(Source records)
━━━━━━━━━━━━━━━━━━━━

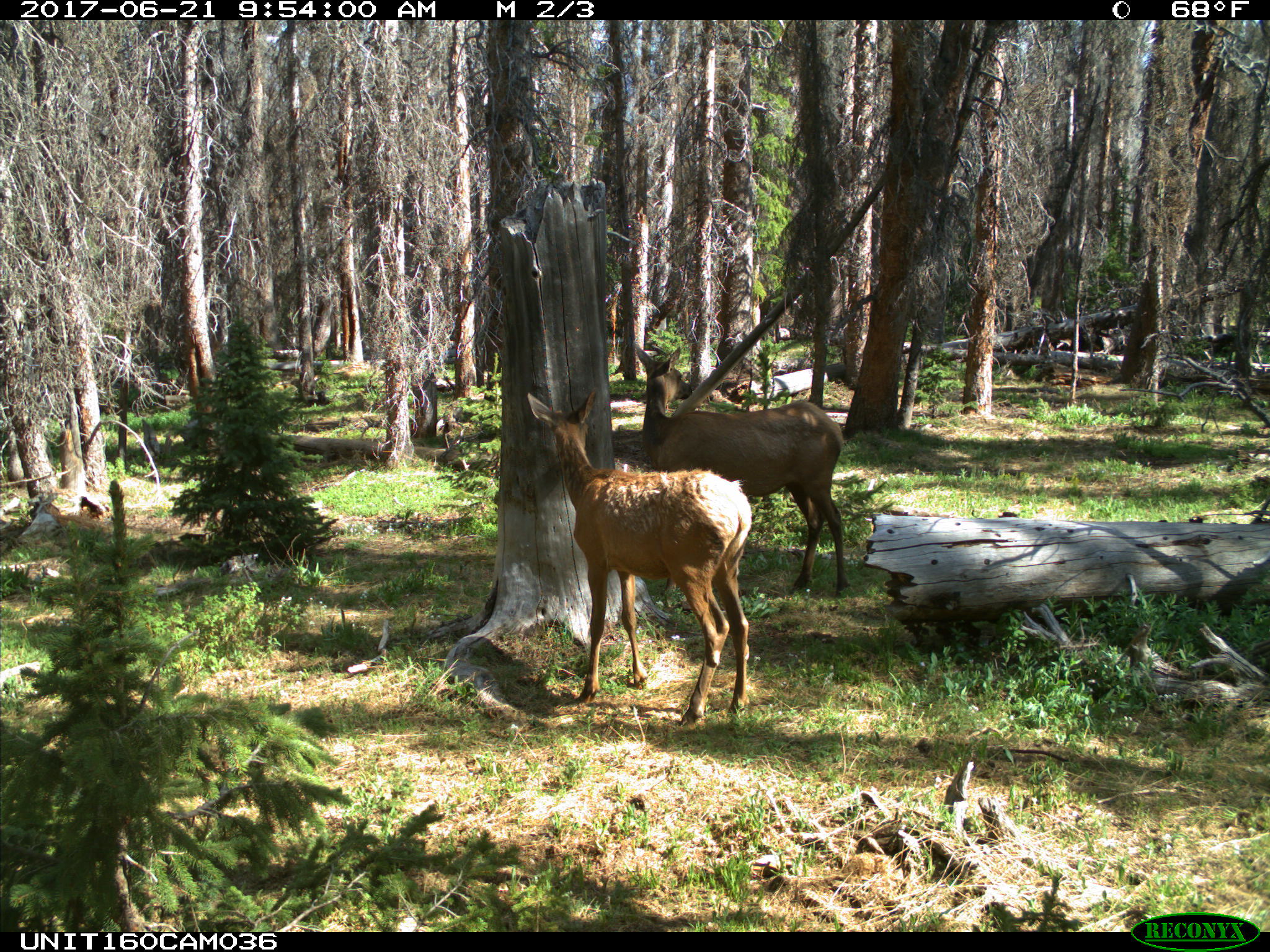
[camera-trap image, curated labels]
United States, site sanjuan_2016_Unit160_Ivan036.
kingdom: Animalia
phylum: Chordata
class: Mammalia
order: Artiodactyla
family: Cervidae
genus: Cervus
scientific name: Cervus elaphus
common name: red deer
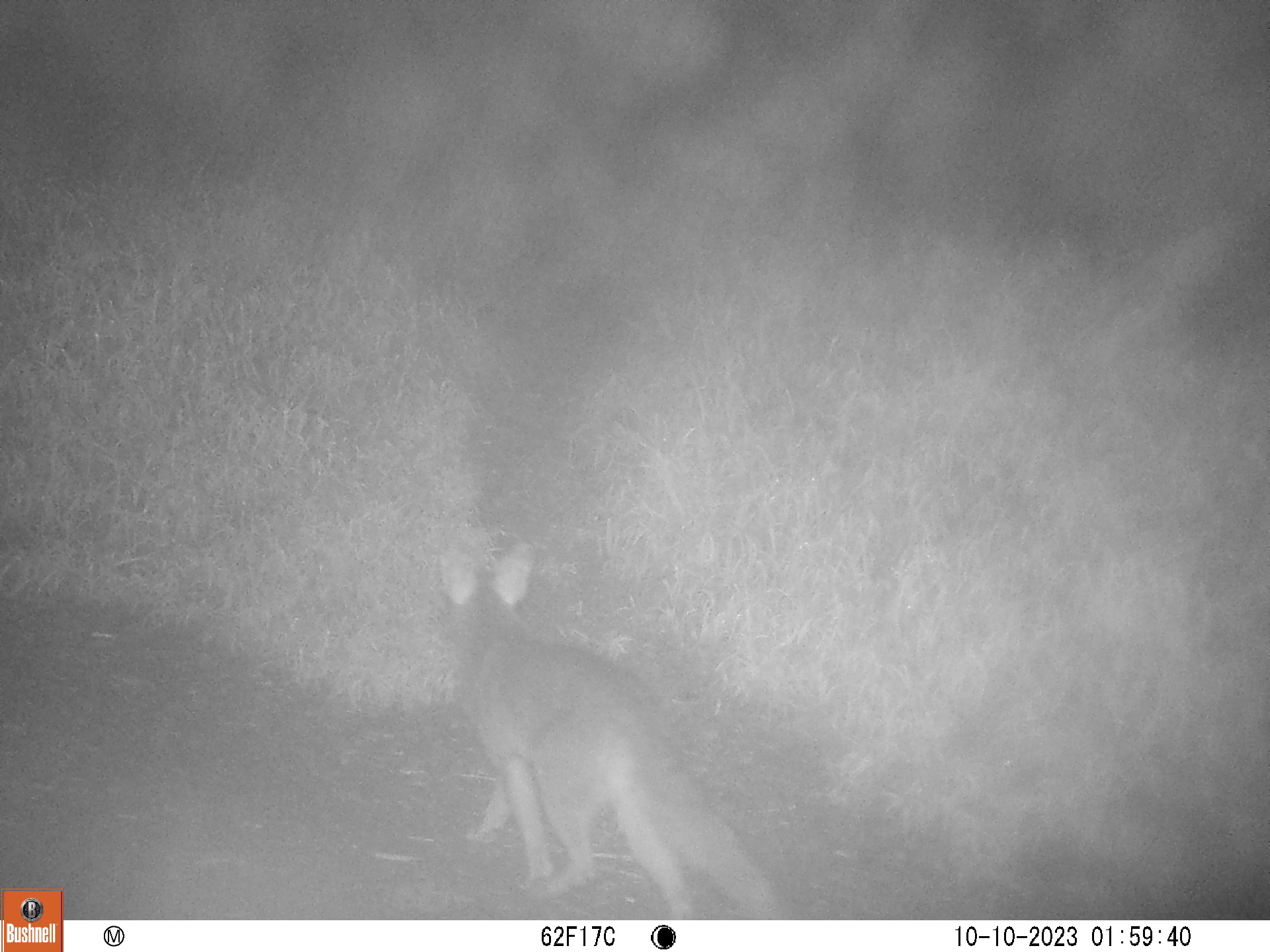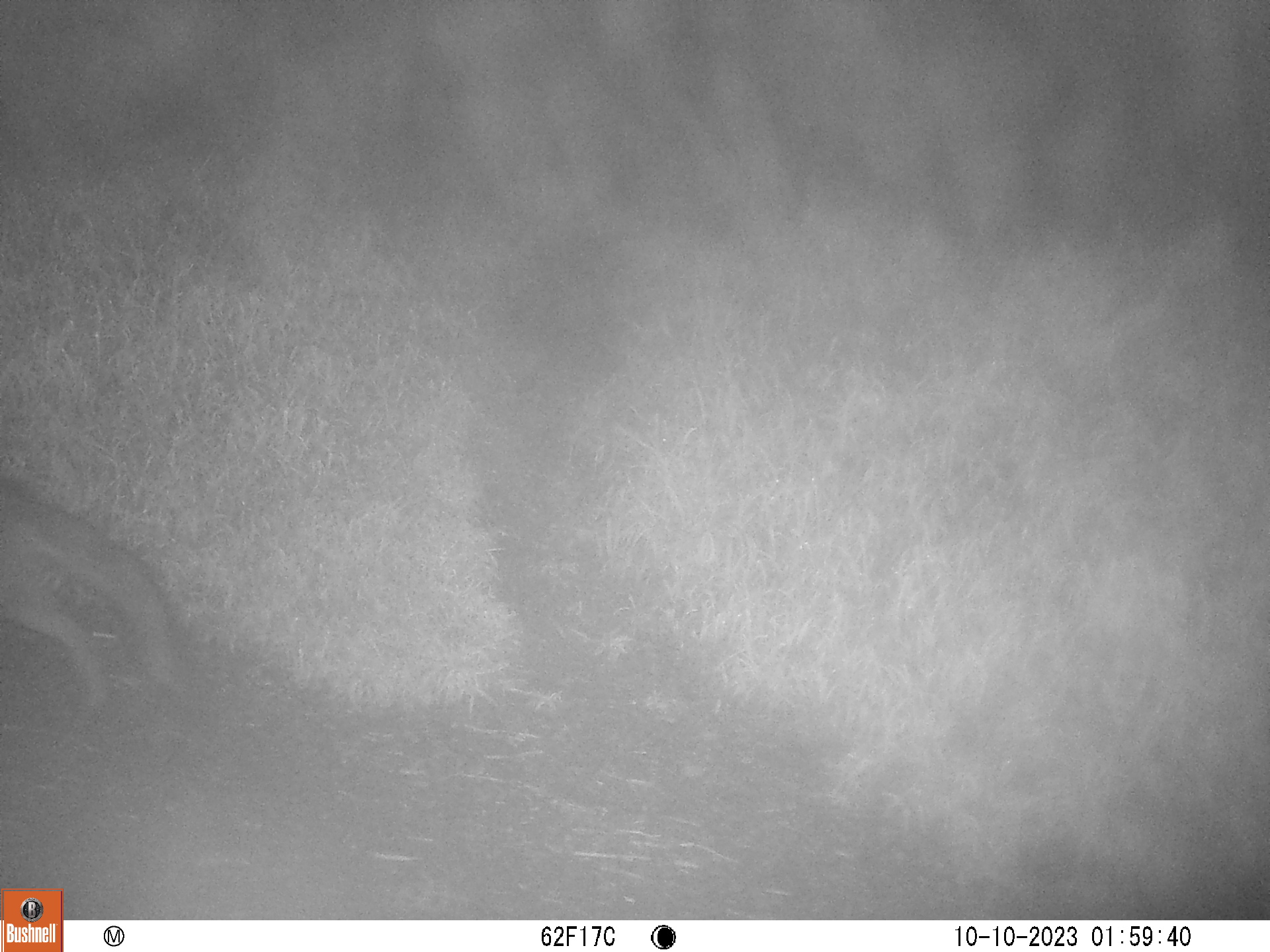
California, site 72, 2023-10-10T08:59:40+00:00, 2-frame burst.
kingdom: Animalia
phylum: Chordata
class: Mammalia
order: Carnivora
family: Canidae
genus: Urocyon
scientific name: Urocyon cinereoargenteus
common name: gray fox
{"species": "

━━━━━━━━━━━━━━━━━━━━

**EXERCISE DIRECTIONS**
Output, exactly and with no other text, the line that contains "family: Canidae" and all lines from there to the end of the records.

**EXERCISE RESULT**
family: Canidae
genus: Urocyon
scientific name: Urocyon cinereoargenteus
common name: gray fox
{"species": "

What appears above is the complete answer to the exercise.